Written instruction: Reproduce verbatim the lines below, starting at the line that contains "List the items" and continuing through the final line of the records, with both included.

Excerpted data:

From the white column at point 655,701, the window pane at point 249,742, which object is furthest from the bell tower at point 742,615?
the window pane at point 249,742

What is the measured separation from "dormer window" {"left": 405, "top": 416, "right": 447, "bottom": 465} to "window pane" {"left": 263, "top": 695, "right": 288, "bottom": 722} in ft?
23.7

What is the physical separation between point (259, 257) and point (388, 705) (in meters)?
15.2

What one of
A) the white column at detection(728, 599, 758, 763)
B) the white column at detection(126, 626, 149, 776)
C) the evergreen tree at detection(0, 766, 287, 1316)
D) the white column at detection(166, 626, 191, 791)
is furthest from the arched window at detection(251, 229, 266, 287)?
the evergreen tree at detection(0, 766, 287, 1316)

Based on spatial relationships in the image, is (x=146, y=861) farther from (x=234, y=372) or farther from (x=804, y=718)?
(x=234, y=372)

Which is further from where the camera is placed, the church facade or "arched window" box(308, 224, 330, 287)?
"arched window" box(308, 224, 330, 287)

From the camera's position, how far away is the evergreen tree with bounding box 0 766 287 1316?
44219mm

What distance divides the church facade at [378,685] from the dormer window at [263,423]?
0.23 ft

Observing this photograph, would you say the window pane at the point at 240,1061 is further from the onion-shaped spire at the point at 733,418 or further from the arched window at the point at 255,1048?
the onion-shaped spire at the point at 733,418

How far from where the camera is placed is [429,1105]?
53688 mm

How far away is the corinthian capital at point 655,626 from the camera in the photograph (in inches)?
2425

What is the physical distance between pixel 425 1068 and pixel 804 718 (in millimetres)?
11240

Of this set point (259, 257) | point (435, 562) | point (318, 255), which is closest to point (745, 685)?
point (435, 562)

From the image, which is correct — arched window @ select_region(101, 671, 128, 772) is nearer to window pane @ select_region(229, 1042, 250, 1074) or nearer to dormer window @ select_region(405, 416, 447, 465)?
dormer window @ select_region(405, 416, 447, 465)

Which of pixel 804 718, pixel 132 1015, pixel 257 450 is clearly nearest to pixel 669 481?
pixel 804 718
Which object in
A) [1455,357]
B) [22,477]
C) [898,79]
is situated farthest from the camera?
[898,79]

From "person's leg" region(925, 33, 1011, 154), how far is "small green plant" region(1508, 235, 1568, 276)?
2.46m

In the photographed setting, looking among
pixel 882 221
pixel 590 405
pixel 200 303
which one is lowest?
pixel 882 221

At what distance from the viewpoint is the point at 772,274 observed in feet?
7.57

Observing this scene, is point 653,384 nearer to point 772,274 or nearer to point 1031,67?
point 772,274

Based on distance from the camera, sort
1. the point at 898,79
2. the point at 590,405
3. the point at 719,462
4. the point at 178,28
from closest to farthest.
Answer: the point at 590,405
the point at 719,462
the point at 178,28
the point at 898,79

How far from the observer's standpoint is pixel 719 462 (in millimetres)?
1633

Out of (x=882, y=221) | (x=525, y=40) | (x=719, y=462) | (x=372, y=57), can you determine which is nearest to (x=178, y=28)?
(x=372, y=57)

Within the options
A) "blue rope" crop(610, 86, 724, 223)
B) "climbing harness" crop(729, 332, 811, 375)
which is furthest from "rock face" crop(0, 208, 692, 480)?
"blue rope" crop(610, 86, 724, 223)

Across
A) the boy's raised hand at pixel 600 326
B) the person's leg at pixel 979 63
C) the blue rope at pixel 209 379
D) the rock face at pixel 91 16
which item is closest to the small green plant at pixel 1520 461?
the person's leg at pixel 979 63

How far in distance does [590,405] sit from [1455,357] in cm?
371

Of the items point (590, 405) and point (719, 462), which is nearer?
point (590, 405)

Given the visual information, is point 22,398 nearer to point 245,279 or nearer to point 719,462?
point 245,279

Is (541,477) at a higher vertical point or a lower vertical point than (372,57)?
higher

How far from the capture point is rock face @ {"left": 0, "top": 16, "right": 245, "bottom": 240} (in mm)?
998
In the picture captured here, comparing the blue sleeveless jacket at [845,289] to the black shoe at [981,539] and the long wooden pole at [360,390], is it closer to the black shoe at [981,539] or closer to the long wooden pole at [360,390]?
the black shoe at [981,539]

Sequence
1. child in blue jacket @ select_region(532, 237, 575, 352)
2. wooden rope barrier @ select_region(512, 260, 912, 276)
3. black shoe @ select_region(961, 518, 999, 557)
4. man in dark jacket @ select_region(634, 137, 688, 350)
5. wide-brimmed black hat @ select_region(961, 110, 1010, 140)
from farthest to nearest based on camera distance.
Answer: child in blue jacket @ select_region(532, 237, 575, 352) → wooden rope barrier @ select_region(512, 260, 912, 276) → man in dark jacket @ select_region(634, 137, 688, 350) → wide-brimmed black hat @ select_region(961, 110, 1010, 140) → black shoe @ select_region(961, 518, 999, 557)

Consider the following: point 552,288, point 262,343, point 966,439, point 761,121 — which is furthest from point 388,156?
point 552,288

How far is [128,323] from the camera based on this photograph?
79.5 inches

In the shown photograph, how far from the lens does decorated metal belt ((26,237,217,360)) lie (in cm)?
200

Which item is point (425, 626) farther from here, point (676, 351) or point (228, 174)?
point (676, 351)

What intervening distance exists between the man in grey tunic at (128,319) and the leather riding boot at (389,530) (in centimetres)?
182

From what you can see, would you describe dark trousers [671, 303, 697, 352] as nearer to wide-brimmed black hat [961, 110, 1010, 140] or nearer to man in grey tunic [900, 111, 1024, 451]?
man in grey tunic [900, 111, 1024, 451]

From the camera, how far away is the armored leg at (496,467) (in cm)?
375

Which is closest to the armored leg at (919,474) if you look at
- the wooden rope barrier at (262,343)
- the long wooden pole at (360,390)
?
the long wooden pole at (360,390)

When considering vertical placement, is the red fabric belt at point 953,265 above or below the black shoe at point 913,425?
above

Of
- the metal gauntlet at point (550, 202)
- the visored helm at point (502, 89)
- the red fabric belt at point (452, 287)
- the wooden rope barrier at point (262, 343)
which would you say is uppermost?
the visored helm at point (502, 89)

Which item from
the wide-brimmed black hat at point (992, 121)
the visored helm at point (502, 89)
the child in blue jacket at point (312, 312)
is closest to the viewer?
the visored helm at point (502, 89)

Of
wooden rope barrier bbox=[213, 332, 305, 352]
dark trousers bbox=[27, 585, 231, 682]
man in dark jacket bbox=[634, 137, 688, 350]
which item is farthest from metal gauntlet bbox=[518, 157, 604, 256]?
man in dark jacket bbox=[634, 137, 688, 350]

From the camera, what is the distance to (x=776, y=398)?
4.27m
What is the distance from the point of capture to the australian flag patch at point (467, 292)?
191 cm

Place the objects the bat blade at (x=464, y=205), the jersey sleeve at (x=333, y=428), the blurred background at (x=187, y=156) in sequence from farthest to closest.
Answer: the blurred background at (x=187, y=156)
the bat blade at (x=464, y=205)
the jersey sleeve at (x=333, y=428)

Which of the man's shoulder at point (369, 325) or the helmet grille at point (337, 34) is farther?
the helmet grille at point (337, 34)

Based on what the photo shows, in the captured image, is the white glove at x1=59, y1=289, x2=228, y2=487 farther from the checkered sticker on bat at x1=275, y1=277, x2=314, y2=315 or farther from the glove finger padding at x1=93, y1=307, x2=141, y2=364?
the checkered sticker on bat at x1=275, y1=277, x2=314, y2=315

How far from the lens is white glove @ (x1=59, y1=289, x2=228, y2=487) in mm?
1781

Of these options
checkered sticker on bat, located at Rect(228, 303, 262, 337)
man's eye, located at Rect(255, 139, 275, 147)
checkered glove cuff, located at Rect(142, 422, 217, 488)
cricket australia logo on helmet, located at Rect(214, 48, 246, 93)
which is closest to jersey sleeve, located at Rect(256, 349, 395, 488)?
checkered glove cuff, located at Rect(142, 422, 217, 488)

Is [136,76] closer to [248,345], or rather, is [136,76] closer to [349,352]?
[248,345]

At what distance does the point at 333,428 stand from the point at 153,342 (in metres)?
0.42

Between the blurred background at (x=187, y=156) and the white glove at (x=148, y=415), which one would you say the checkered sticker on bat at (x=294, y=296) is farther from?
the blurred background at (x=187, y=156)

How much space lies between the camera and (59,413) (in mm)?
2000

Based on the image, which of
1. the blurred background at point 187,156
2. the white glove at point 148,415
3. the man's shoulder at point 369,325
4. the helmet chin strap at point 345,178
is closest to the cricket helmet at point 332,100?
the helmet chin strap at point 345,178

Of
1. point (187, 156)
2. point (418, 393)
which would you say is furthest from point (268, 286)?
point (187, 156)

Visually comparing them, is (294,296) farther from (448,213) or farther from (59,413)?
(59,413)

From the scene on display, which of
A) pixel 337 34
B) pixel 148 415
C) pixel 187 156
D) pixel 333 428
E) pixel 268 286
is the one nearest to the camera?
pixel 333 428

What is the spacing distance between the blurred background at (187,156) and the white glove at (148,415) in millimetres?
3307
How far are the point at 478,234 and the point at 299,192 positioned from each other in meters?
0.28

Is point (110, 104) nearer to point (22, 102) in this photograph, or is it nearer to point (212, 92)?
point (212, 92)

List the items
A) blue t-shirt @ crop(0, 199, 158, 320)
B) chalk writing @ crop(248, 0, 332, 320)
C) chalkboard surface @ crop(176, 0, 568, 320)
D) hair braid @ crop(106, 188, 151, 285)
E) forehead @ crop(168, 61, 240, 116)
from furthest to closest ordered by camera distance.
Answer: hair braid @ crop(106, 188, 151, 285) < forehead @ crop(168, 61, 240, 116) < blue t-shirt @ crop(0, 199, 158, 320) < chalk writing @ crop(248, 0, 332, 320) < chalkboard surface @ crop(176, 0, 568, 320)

Correct answer:
List the items
A) blue t-shirt @ crop(0, 199, 158, 320)
B) chalk writing @ crop(248, 0, 332, 320)
C) chalkboard surface @ crop(176, 0, 568, 320)
D) hair braid @ crop(106, 188, 151, 285)
E) forehead @ crop(168, 61, 240, 116)
from furthest to closest ordered by camera distance.
Answer: hair braid @ crop(106, 188, 151, 285) < forehead @ crop(168, 61, 240, 116) < blue t-shirt @ crop(0, 199, 158, 320) < chalk writing @ crop(248, 0, 332, 320) < chalkboard surface @ crop(176, 0, 568, 320)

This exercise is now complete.